**What the task asks:** For each line below that contains the string "yliopistolla", copy that line.
[Exercise inputs Boundary: Start]
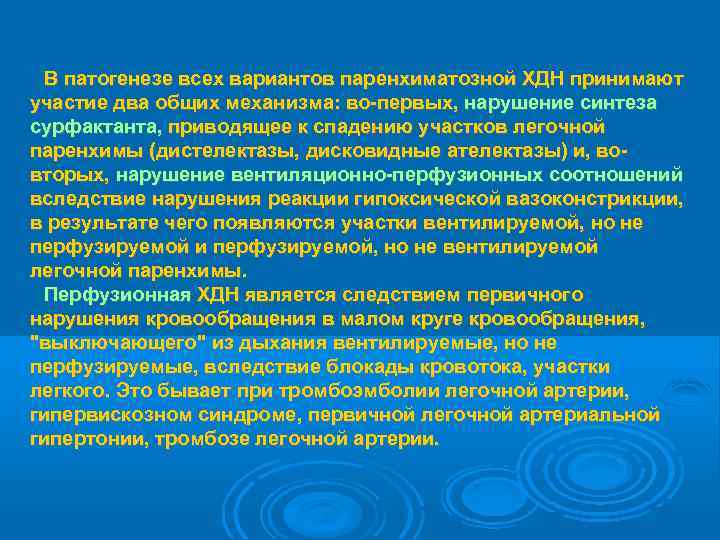 В патогенезе всех вариантов паренхиматозной ХДН принимают участие два общих механизма: во-первых, нарушение синтеза сурфактанта, приводящее к спадению участков легочной паренхимы (дистелектазы, дисковидные ателектазы) и, во-вторых, нарушение вентиляционно-перфузионных соотношений вследствие нарушения реакции гипоксической вазоконстрикции, в результате чего появляются участки вентилируемой, но не перфузируемой и перфузируемой, но не вентилируемой легочной паренхимы.

Перфузионная ХДН является следствием первичного нарушения кровообращения в малом круге кровообращения, "выключающего" из дыхания вентилируемые, но не перфузируемые, вследствие блокады кровотока, участки легкого. Это бывает при тромбоэмболии легочной артерии, гипервискозном синдроме, первичной легочной артериальной гипертонии, тромбозе легочной артерии.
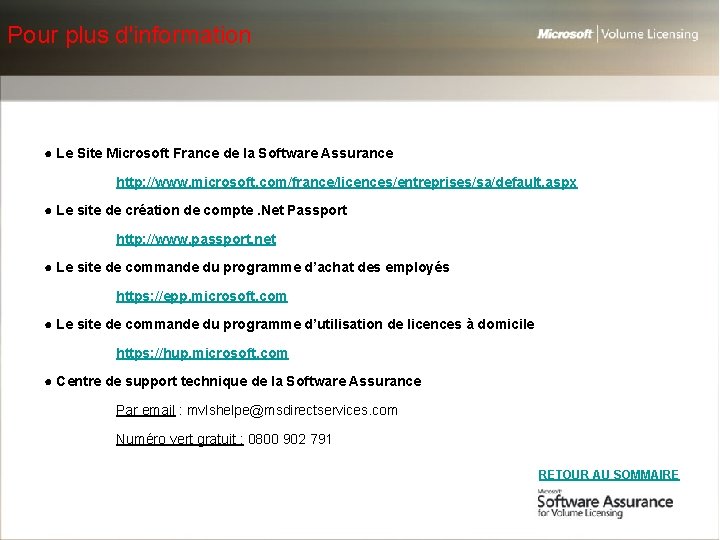 Pour plus d'information

Microsoft | Volume Licensing

● Le Site Microsoft France de la Software Assurance

http://www.microsoft.com/france/licences/entreprises/sa/default.aspx

● Le site de création de compte .Net Passport

http://www.passport.net

● Le site de commande du programme d'achat des employés

https://epp.microsoft.com

● Le site de commande du programme d'utilisation de licences à domicile

https://hup.microsoft.com

● Centre de support technique de la Software Assurance

Par email : mvlshelpe@msdirectservices.com

Numéro vert gratuit : 0800 902 791

RETOUR AU SOMMAIRE

Microsoft
Software Assurance
for Volume Licensing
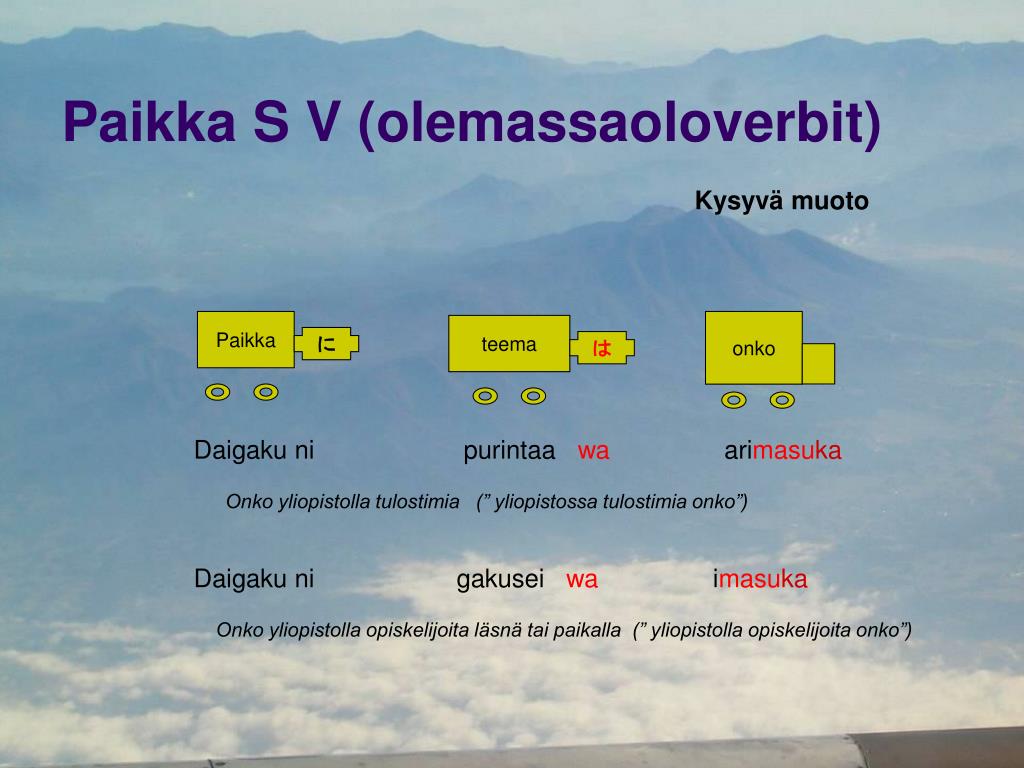 Paikka S V (olemassaoloverbit)

Kysyvä muoto

Paikka に

teema は

onko

Daigaku ni purintaa wa arimasuka

Onko yliopistolla tulostimia (” yliopistossa tulostimia onko”)

Daigaku ni gakusei wa imasuka

Onko yliopistolla opiskelijoita läsnä tai paikalla (” yliopistolla opiskelijoita onko”)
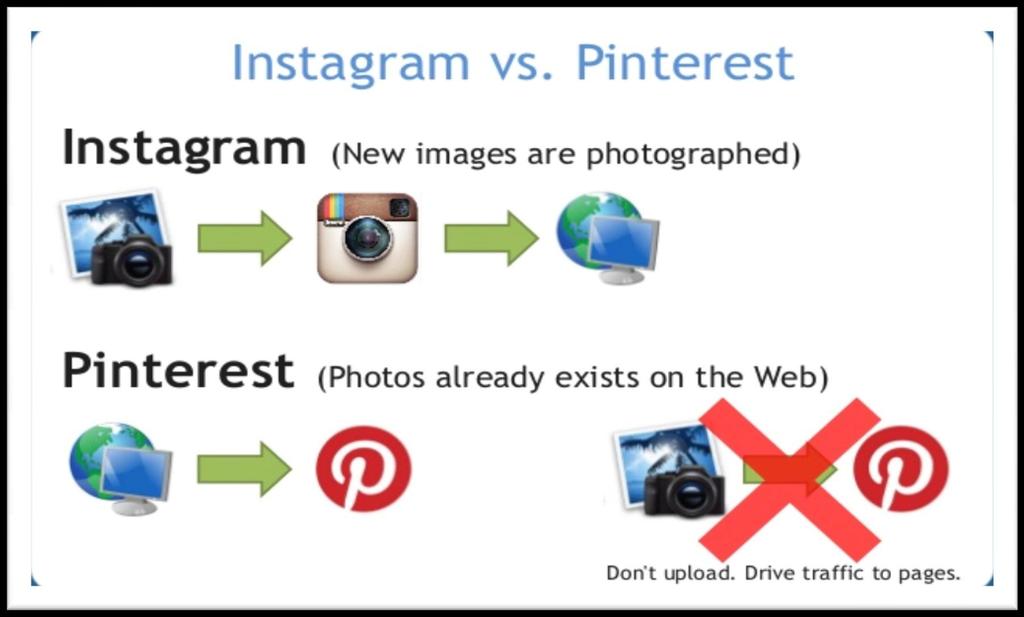 Instagram vs. Pinterest

Instagram (New images are photographed)

Pinterest (Photos already exists on the Web)

Don't upload. Drive traffic to pages.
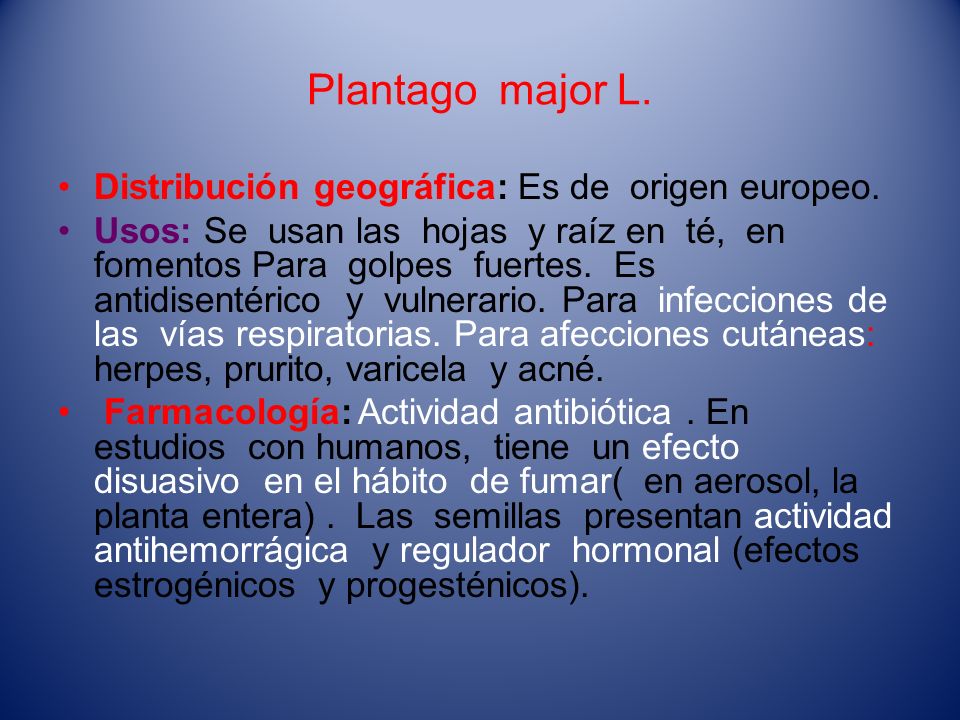 Plantago major L.

• Distribución geográfica: Es de origen europeo.
• Usos: Se usan las hojas y raíz en té, en fomentos Para golpes fuertes. Es antidisentérico y vulnerario. Para infecciones de las vías respiratorias. Para afecciones cutáneas: herpes, prurito, varicela y acné.
• Farmacología: Actividad antibiótica . En estudios con humanos, tiene un efecto disuasivo en el hábito de fumar( en aerosol, la planta entera) . Las semillas presentan actividad antihemorrágica y regulador hormonal (efectos estrogénicos y progesténicos).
[Exercise inputs Boundary: End]
**Written solution:**
Onko yliopistolla tulostimia (” yliopistossa tulostimia onko”)
Onko yliopistolla opiskelijoita läsnä tai paikalla (” yliopistolla opiskelijoita onko”)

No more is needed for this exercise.